* What you are asked to do *
Below are some records; quote exactly the lines from the one that contains "Vista 2 de Yaheetech" through the one that contains "Assorted brass ware", inclusive, and no others.

* Records supplied *

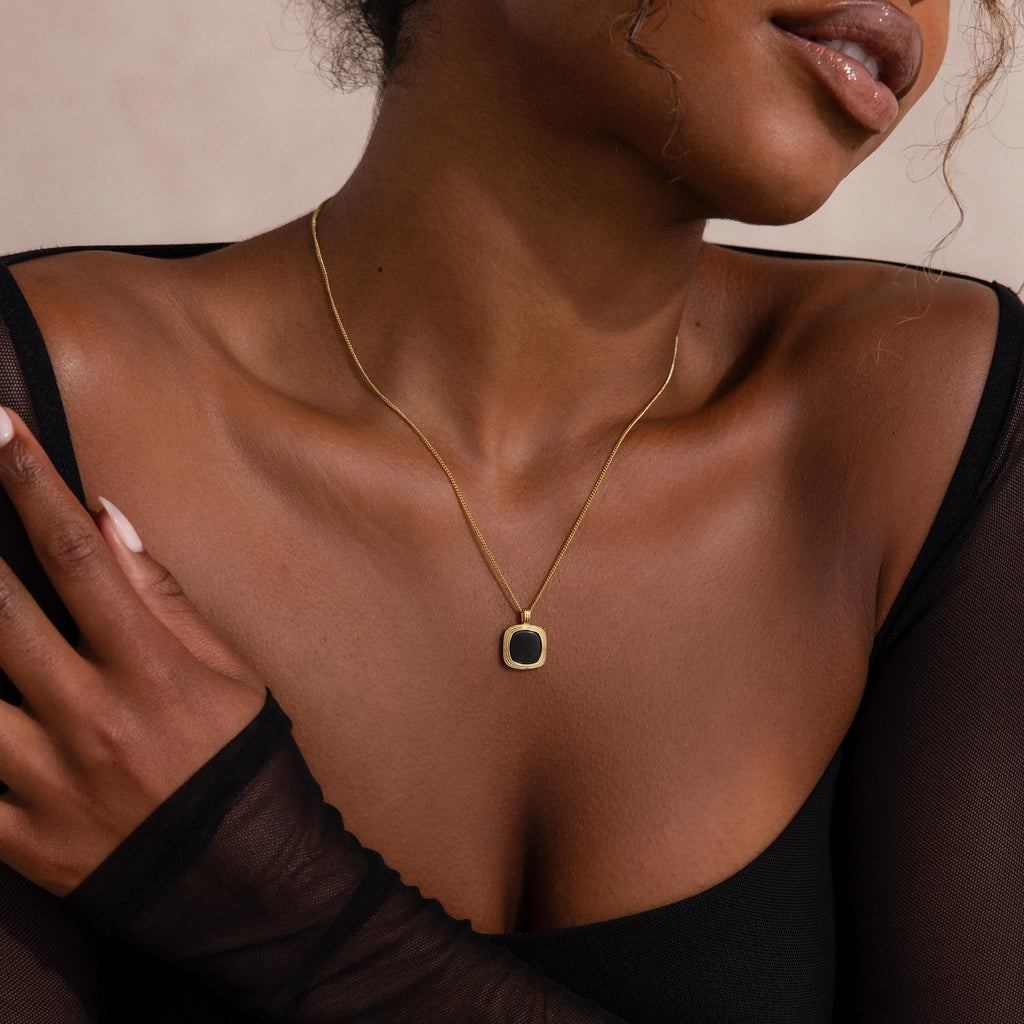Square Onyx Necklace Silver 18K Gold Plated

* * *

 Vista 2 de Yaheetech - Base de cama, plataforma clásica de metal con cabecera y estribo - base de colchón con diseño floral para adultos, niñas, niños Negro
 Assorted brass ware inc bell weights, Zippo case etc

* Task answer *
 Vista 2 de Yaheetech - Base de cama, plataforma clásica de metal con cabecera y estribo - base de colchón con diseño floral para adultos, niñas, niños Negro
 Assorted brass ware inc bell weights, Zippo case etc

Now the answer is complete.